Descripción de la tarea | Repite tal cual las líneas que empiezan en la que contiene "Examining the image, would" y siguen hasta la última, ambas incluidas.
---------- Datos almacenados ----------
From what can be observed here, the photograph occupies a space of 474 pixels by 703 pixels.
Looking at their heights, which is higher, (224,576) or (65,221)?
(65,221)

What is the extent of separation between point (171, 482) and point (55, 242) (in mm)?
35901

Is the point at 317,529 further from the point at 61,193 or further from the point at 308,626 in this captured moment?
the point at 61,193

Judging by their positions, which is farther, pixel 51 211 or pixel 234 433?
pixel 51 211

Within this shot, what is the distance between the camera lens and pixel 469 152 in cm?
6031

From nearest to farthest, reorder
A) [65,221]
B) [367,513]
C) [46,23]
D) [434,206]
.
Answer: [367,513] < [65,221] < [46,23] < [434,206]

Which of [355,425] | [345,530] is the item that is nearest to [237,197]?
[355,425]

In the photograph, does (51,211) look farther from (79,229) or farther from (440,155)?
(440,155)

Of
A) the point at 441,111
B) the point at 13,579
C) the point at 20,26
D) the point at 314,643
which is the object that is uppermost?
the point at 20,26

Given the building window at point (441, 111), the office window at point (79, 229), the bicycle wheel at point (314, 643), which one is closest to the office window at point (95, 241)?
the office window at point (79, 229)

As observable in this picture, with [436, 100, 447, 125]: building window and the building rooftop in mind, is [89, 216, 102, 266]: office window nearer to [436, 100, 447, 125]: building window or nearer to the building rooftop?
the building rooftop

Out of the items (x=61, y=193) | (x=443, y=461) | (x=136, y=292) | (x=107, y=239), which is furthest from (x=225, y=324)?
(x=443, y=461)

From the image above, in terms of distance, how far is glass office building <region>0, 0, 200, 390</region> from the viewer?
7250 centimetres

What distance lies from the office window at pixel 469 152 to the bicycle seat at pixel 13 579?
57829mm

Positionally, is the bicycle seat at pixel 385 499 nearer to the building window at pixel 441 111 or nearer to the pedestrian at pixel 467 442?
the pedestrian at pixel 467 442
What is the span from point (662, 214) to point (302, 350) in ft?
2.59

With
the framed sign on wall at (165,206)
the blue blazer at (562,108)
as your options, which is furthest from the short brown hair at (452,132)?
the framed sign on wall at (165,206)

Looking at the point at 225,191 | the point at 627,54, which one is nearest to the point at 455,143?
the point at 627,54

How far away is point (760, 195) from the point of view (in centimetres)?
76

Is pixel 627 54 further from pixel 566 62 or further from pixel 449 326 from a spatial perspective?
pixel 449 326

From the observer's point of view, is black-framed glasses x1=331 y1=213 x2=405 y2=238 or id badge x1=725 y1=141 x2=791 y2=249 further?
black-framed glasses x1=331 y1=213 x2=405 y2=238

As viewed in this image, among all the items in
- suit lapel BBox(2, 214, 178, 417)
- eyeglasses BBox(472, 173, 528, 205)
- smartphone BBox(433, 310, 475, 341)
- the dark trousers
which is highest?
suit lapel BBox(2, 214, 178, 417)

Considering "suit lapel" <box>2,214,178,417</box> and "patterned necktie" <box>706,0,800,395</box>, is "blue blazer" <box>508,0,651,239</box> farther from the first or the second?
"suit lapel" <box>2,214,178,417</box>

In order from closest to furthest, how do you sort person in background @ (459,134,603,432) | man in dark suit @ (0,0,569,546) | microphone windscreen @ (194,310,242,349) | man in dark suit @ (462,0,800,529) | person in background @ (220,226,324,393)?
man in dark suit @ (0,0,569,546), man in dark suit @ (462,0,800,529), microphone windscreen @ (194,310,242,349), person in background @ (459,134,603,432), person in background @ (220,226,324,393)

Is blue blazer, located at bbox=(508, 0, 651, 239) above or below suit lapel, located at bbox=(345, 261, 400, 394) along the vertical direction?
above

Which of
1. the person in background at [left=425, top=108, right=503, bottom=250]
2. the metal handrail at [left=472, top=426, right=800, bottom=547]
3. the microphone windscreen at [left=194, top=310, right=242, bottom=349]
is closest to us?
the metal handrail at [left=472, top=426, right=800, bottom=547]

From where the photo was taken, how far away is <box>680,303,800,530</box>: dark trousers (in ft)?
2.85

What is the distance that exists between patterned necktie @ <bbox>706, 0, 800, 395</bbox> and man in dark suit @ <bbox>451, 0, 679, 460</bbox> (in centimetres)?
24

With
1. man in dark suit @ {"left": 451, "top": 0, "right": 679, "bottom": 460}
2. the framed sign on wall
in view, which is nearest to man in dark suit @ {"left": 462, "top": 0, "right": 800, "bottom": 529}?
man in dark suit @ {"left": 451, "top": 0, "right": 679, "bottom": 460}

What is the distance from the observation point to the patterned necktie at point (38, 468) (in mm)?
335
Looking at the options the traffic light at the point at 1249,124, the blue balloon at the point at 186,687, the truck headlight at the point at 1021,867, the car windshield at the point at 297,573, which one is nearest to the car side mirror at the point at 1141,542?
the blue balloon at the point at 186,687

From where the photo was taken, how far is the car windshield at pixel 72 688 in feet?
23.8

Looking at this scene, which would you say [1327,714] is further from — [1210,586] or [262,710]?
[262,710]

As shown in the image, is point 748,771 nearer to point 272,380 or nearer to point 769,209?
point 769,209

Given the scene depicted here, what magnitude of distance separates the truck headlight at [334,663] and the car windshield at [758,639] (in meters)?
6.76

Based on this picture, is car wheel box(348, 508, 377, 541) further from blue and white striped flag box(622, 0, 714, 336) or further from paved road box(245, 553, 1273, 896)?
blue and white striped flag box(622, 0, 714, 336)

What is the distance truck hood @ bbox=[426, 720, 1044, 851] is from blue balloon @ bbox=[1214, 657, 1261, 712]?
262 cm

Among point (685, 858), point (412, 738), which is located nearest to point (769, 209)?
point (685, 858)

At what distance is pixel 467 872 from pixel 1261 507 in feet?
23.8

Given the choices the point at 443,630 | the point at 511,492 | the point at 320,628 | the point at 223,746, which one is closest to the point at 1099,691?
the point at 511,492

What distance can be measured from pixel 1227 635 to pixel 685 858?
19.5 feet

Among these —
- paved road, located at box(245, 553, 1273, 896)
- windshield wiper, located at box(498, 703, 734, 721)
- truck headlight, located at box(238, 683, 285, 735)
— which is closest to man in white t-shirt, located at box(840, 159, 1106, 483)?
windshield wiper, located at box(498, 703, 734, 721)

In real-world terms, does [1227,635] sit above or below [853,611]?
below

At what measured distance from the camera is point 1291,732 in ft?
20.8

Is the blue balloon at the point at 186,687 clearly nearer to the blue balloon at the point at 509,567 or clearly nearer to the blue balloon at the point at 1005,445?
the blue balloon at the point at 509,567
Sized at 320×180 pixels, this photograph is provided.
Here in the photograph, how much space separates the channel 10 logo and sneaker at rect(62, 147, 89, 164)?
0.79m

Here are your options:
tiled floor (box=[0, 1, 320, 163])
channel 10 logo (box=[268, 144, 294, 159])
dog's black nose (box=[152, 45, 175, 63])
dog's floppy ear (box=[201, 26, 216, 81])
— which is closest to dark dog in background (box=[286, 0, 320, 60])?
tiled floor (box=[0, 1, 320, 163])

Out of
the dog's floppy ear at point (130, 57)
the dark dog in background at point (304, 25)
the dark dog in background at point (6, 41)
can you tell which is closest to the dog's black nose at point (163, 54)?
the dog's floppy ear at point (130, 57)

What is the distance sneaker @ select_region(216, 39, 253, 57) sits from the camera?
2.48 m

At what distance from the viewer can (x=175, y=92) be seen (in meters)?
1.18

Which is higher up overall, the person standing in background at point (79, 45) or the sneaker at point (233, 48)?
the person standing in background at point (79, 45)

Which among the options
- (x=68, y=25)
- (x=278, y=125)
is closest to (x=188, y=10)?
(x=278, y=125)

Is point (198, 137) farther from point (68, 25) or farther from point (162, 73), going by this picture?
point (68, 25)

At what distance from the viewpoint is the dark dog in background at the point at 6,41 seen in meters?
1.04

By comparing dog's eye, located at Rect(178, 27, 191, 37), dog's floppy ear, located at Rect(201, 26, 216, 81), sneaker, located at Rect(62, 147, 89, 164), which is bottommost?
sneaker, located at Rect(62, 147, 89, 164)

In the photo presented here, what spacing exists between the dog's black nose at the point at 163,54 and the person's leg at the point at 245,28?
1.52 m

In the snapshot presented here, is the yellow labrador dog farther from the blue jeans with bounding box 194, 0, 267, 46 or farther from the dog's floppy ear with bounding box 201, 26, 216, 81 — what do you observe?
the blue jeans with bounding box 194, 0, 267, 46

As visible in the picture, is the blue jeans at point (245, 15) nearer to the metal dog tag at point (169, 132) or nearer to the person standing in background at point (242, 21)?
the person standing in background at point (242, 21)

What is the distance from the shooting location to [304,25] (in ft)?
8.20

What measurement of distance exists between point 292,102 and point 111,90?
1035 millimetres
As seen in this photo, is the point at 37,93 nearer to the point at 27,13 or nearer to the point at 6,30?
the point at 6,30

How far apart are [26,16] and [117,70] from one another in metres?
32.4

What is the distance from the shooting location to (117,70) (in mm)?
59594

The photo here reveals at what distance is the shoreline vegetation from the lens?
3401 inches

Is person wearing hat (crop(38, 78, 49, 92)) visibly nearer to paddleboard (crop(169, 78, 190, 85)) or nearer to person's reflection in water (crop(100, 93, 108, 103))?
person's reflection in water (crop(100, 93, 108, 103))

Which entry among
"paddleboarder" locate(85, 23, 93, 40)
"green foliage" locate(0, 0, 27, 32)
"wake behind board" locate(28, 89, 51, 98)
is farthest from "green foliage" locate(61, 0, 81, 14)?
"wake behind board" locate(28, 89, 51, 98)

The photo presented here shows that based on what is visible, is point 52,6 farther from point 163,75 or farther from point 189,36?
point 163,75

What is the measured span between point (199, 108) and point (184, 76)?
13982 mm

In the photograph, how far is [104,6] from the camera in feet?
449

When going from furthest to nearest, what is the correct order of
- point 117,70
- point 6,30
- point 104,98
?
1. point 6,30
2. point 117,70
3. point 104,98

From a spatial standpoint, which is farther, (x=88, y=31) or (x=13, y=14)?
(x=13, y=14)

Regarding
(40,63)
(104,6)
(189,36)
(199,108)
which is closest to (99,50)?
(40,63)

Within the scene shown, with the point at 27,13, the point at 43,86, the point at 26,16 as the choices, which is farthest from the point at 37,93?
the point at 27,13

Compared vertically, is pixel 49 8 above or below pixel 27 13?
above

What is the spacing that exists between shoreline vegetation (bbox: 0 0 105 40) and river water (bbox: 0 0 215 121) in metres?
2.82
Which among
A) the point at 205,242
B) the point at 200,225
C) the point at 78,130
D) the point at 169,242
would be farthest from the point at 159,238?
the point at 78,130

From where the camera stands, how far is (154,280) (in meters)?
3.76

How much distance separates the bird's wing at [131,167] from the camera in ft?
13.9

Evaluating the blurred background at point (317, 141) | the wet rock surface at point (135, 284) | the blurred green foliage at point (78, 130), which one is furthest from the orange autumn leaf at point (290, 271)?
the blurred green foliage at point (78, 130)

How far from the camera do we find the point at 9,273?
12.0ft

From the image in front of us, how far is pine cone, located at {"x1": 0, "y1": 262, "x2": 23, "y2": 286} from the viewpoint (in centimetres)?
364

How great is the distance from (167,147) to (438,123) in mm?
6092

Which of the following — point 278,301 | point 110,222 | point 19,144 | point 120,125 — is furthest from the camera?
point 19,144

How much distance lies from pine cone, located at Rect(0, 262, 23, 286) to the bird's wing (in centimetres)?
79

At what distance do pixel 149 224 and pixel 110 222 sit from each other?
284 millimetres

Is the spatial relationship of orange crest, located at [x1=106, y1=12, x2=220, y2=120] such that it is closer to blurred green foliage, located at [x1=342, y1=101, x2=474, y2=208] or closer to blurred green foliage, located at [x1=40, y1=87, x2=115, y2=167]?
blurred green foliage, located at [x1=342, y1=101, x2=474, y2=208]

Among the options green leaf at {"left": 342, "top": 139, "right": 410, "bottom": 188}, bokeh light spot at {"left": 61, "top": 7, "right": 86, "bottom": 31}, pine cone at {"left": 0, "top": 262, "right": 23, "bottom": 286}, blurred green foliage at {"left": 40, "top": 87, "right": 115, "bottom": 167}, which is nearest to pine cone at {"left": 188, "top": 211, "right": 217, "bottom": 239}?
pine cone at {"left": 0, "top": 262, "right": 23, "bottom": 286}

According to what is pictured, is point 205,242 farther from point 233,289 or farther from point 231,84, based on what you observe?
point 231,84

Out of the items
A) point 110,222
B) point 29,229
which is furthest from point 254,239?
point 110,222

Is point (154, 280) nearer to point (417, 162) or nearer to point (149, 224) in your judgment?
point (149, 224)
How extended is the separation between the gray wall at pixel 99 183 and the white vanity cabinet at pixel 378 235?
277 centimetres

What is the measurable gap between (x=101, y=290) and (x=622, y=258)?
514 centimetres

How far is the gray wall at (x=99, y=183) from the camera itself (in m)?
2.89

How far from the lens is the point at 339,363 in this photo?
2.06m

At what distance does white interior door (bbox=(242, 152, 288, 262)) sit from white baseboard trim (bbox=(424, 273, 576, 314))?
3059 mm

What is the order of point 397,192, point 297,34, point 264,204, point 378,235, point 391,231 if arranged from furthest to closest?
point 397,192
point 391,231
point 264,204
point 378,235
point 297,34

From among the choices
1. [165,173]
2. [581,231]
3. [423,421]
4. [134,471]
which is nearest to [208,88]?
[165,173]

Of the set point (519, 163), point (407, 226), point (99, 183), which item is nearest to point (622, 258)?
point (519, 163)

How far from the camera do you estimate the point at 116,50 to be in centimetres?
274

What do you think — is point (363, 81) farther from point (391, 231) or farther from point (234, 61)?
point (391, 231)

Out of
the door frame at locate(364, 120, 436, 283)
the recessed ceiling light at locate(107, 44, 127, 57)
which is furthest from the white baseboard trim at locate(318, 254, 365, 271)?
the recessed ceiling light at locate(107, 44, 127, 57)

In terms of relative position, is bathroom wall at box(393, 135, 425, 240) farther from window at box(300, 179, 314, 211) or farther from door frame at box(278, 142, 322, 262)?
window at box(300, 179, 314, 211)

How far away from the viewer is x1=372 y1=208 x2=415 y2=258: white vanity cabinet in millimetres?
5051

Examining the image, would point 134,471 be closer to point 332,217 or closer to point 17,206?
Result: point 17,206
----------
La solución |
Examining the image, would point 134,471 be closer to point 332,217 or closer to point 17,206?
Result: point 17,206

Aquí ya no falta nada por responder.